Just ordered some nefiracetam.

Has anyone else seen the study citing piracetam reduces the density of alpha 7 nicotinic receptors? I swear I saw that somewhere on these forums a day ago.

Here you go:

[Effects of piracetam and meclofenoxate on the brain NMDA and nicotinic receptors in mice with different exploratory efficacy in the cross maze test].

[Article in Russian]
Kovalev GI, Firstova IuIu, Salimov RM.

Abstract


A population of outbred mice of the ICR strain was divided into two subpopulations according to their high (EH mice) or low (EL mice) exploratory efficacy in the closed cross maze test.
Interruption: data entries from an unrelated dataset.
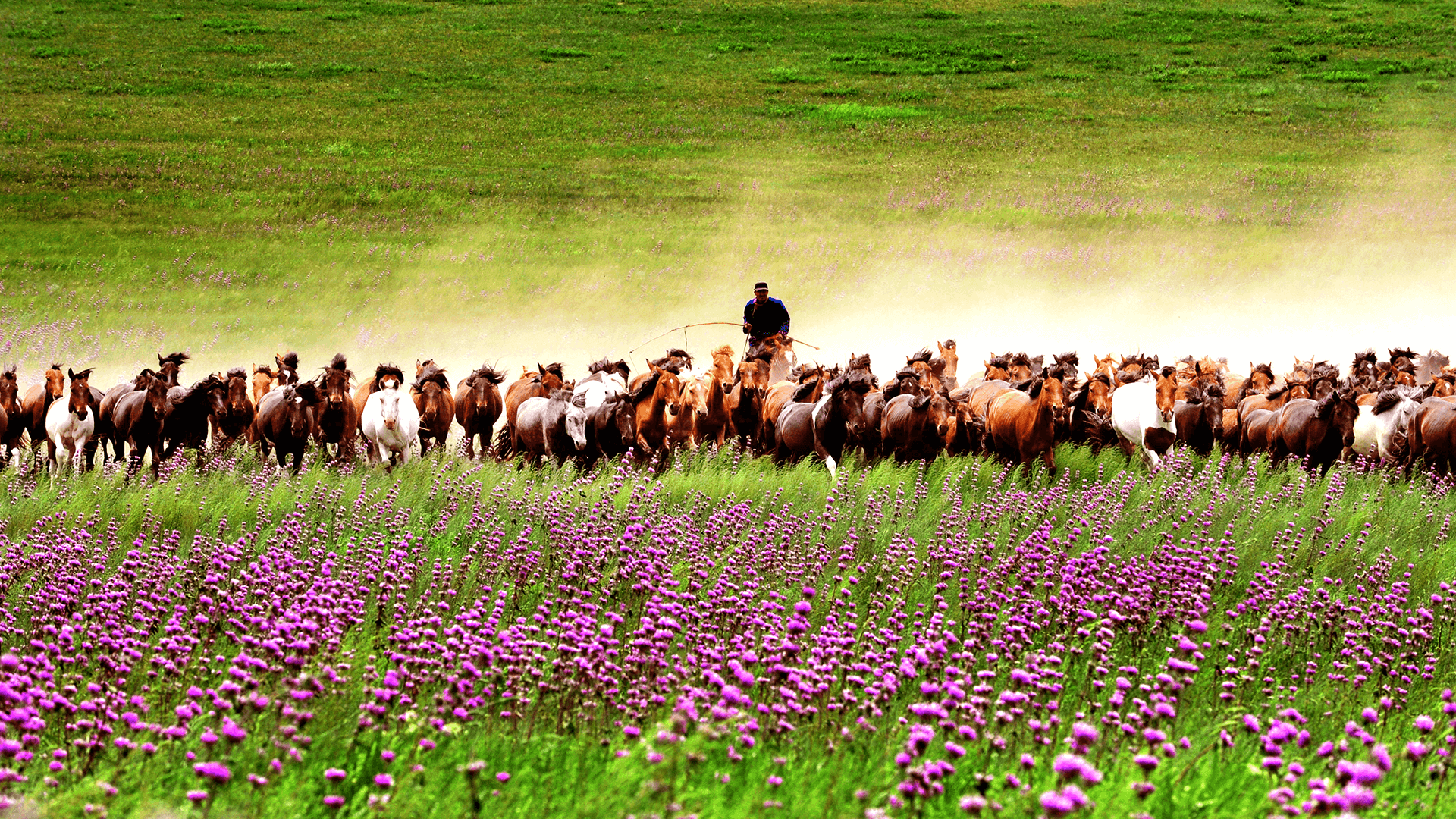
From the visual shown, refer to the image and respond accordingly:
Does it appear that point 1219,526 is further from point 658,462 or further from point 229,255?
point 229,255

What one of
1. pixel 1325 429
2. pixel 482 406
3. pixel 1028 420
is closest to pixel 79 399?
pixel 482 406

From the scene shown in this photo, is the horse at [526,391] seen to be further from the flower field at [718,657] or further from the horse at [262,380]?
the flower field at [718,657]

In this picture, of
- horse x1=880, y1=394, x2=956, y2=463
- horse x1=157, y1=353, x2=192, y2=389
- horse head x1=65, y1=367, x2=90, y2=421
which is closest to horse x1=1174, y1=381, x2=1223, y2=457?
horse x1=880, y1=394, x2=956, y2=463

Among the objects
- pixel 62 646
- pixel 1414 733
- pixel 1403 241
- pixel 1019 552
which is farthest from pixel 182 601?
pixel 1403 241

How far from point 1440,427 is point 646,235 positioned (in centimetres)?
2936

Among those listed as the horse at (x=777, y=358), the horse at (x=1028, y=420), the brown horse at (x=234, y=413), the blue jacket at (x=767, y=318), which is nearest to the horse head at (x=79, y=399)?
the brown horse at (x=234, y=413)

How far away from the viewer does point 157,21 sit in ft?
176

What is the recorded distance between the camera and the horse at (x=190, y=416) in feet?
46.3

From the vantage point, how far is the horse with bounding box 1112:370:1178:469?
568 inches

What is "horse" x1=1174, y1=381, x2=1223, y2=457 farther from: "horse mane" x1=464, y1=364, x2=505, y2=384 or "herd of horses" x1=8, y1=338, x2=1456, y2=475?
"horse mane" x1=464, y1=364, x2=505, y2=384

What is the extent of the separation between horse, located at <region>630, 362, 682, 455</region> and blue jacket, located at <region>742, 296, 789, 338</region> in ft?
13.0

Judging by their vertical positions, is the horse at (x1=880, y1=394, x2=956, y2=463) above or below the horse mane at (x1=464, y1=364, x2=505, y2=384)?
below

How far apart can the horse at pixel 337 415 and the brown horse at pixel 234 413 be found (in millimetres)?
1402

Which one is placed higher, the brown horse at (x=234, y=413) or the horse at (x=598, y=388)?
the horse at (x=598, y=388)
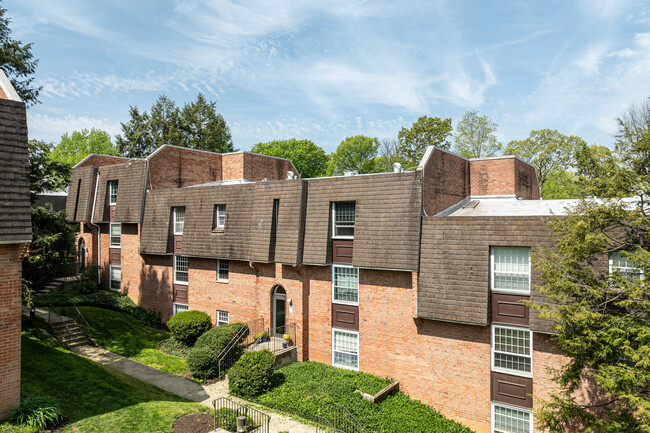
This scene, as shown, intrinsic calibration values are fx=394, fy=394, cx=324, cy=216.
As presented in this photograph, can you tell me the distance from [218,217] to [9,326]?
501 inches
In addition, the EH and EL mice differed in the number of binding sites of (i) [G-3H]-MK-801 with NMDA receptors from hippocampus and (ii) [G-3H]-nicotine with nicotine cholinoreceptors (nACh) from neocortex. A subchronic administration of the cognition enhancer piracetam (200 mg/kg, once per day for 5 days) increased by 70% the number of binding sites of NMDA receptors in the EL mice. At the same time, this treatment decreased the density of neocortical nACh receptors in both EL and EH mice (by 55% and 40%, respectively). A subchronic administration of the cognition enhancer and anti-oxidant meclofenoxate (100 mg/kg, once per day for 5 days) also decreased the density of neocortical nACh receptors in both EL and EH mice (by 48% and 20%, respectively). However, meclofenoxate also increased by 41% the number of binding sites of NMDA receptors in the EH mice.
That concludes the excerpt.